Bis auf Weiteres werden für glyphosathaltige Pflanzenschutzmittel mit Netzmitteln aus der chemischen Gruppe der Tallowamine Neuzulassungen nicht mehr ausgesprochen, da derzeit wesentliche Unterlagen zur Bewertung im Hinblick auf endokrine Effekte fehlen.
Glyphosat ist zurzeit kein prioritärer Stoff im Sinne von Anhang 10 der Wasserrahmenrichtlinie (EU, 2000), d.h. dieser Wirkstoff unterliegt in diesem Rechtsbereich keinen besonderen Maßnahmen zur Verringerung der Konzentrationen in Gewässern. Es ist damit zu rechnen, dass Glyphosat aufgrund von Fortschritten in der Analytik vermehrt auch in Oberflächengewässern untersucht wird. Bereits heute werden Konzentrationen in Oberflächengewässern gemessen, die allein schon aufgrund ihrer Höhe und Häufigkeit Anlass zu Bedenken geben, auch wenn die im Zulassungsverfahren für Pflanzenschutzmittel regulatorisch akzeptable Konzentration nicht überschritten wird.
Aden, K., R. Binner, R. Fischer, D. Gottschild, R. Kloskowski, K. Schinkel, B. Michalski, 2002: Schutz des Grundwassers vor Pflanzenschutzmitteleinträgen: Leitlinie zur Aufklärung von Funden und zur Durchführung von zulassungsbegleitenden Monitoringstudien. Nachrichtenbl. Deut. Pflanzenschutzd. 54, 125-129.

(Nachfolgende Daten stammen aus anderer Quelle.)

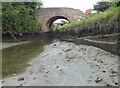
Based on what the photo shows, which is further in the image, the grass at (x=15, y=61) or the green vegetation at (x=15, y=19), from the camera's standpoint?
the green vegetation at (x=15, y=19)

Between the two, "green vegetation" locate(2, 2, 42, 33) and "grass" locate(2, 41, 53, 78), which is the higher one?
"green vegetation" locate(2, 2, 42, 33)

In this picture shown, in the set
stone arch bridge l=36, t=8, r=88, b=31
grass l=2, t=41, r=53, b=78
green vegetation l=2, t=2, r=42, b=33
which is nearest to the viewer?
grass l=2, t=41, r=53, b=78

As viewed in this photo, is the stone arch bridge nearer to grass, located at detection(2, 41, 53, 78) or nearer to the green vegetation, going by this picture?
the green vegetation

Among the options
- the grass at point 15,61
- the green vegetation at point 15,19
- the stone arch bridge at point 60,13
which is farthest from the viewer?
the stone arch bridge at point 60,13

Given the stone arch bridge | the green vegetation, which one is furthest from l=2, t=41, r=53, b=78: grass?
the stone arch bridge

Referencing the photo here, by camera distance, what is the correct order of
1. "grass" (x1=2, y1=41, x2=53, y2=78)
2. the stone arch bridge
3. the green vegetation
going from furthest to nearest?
1. the stone arch bridge
2. the green vegetation
3. "grass" (x1=2, y1=41, x2=53, y2=78)

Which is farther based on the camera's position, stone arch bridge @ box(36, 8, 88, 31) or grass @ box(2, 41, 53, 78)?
stone arch bridge @ box(36, 8, 88, 31)

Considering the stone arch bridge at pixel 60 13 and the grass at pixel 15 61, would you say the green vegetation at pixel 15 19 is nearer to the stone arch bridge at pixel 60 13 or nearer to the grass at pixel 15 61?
the stone arch bridge at pixel 60 13

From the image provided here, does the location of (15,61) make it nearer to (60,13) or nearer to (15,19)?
(15,19)

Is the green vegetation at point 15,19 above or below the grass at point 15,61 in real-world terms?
above

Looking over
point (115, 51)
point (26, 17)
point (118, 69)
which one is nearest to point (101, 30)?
point (115, 51)

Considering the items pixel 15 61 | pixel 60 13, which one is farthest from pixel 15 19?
pixel 15 61

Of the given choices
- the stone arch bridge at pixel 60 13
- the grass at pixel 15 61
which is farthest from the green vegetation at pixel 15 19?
the grass at pixel 15 61

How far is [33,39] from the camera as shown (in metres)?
23.2
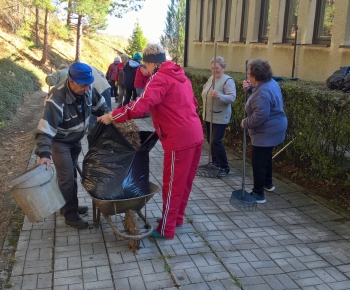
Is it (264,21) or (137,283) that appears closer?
(137,283)

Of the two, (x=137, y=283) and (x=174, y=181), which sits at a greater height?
(x=174, y=181)

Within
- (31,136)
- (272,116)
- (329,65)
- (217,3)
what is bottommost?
(31,136)

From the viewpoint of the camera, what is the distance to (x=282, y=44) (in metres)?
9.57

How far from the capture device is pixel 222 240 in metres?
4.09

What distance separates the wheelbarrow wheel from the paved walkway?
0.07 m

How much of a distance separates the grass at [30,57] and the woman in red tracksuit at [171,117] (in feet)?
23.1

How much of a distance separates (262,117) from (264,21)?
6.94m

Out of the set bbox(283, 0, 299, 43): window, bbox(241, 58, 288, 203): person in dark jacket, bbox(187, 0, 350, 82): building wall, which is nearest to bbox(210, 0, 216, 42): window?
bbox(187, 0, 350, 82): building wall

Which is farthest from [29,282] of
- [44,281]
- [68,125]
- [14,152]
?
[14,152]

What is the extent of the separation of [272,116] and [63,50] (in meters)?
30.1

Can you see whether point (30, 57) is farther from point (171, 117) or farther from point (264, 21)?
point (171, 117)

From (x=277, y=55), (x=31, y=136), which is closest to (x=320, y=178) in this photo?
(x=277, y=55)

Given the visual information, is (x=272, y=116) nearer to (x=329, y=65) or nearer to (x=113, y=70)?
(x=329, y=65)

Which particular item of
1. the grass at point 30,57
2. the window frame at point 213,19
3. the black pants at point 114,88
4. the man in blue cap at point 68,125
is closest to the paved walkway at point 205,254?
the man in blue cap at point 68,125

Anonym, 2009: Pflanzenschutz-Anwendungsverordnung in der Fassung der Verordnung zur Bereinigung pflanzenschutzrechtlicher Vorschriften vom 10. November 1992, zuletzt geändert durch die dritte Verordnung zur Änderung der Pflanzenschutz-Anwendungsverordnung vom 23. Juli 2003.
EU, 2000: Richtlinie 2000/60/EG des Europäischen Parlaments und des Rates vom 23. Oktober 2000 zur Schaffung eines Ordnungsrahmens für Maßnahmen der Gemeinschaft im Bereich der Wasserpolitik.